作業依頼 A
IBMのAI戦略に関する本文から、「そして、もう1つ注力している」で始まり「AIの連携も進んでいきます。」で終わる箇所を一字一句そのまま書き写すこと。
作業依頼 B
IBMのAI戦略に関する本文によると、複雑な問題について人間と討論を行うためにIBMが開発しているAIシステムは何という名前か。
作業依頼 C
IBMのAI戦略に関する本文を、最後の文の次から書き継ぐこと。

本文
____________
そして、もう1つ注力しているのが「人と協調するAI」です。核心はAIが人とコミュニケーションすることで、IBMでは現在、複雑な問題について人間と討論を行うProject DebaterというAIシステムの開発し、その実応用を進めています。

こうした学習・推論モデルの共有化や人との協調といったアプローチを通じて、AIがエコシステム内で企業間の連携・協業を促し、新しいビジネスやサービスのアイデアを生み出すことを支援するといった未来を描いています。

そのほかIoT、ローカル5G、エッジコンピューティング、ブロックチェーンなどの技術も、ハイブリッド・マルチクラウド環境で、AIの連携も進んでいきます。

――近年よく話題に上がる量子コンピューターの実用化はいかがでしょう。
____________
元データ
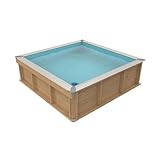 Holzpool Pistoche by BWT Procopi - Kidspool 200 x 200 x 64 cm - inkl. Sicherheitsabdeckung, Kartuschenfilteranlage, Winterabdeckung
____________
最終回答 A
そして、もう1つ注力しているのが「人と協調するAI」です。核心はAIが人とコミュニケーションすることで、IBMでは現在、複雑な問題について人間と討論を行うProject DebaterというAIシステムの開発し、その実応用を進めています。

こうした学習・推論モデルの共有化や人との協調といったアプローチを通じて、AIがエコシステム内で企業間の連携・協業を促し、新しいビジネスやサービスのアイデアを生み出すことを支援するといった未来を描いています。

そのほかIoT、ローカル5G、エッジコンピューティング、ブロックチェーンなどの技術も、ハイブリッド・マルチクラウド環境で、AIの連携も進んでいきます。

最終回答 B
Project Debater

最終回答 C
久世 2021年頃には通常の業務にも部分的に適用可能なレベルにまで実用化が進むと考えています。IBMではすでに2016年からIBM Cloudを通じて誰もが利用できるIBM Qシステムというゲート型量子コンピューターを公開しており、その有料版について今年中に計算能力を50量子ビットまで高める計画です。「従来のコンピューターでは3,300年かかる計算を10分程度で完了する」とも言われる圧倒的な計算パワーが、いよいよ現実のものになろうとしています。

――CTOの皆様には、こうしたテクノロジーのトレンドにも関心を向けていただきたいですね。それが技術の目利き力にもつながっていく気がします。

久世 もっとも、ここまで述べてきたクラウドやAI、量子コンピューターといった新しいデジタル・テクノロジーを使いこなしていく力は、リアルな課題解決を通じて経験を積まなければ身に着けることができません。IBMが各企業との協調を進めている理由がそこにあり、お客様と共にDXおよびそれを支える人材育成に取り組んでいきます。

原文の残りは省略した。